» TEXTE FOURNI
# # # # #

L’extension de la « cancel culture »
Après la « cancel culture » (culture de l’annulation), allons-nous vers une « cancel population » (au sens d’annuler la population) ? La question se pose tant le thème de l’euthanasie a réapparu dans les discussions à l’occasion du débat parlementaire sur le sujet. La « cancel culture » est une expression devenue à la mode. Elle désigne une pratique importée des États-Unis visant à ostraciser certains individus ou groupes considérés comme problématiques, au regard des derniers avatars du politiquement correct et à les annuler socialement et politiquement. La destruction des statues de personnages historiques, déclarés idéologiquement non conformes, en constitue une illustration visible.

# # # # #

» Entrées enregistrées
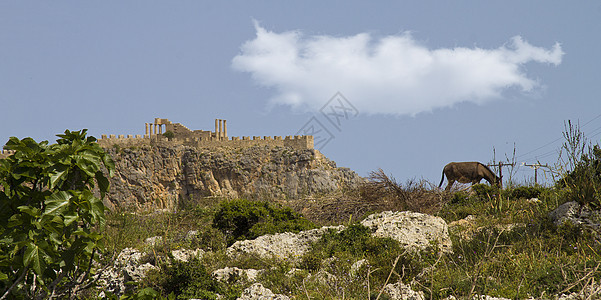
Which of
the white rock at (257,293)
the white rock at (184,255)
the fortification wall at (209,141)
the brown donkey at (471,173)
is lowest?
the white rock at (257,293)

# # # # #

» OBJECTIF
Selon le texte fourni, de quel pays vient la pratique appelée « cancel culture » ?

» RÉPONSE ATTENDUE
Elle vient des États-Unis.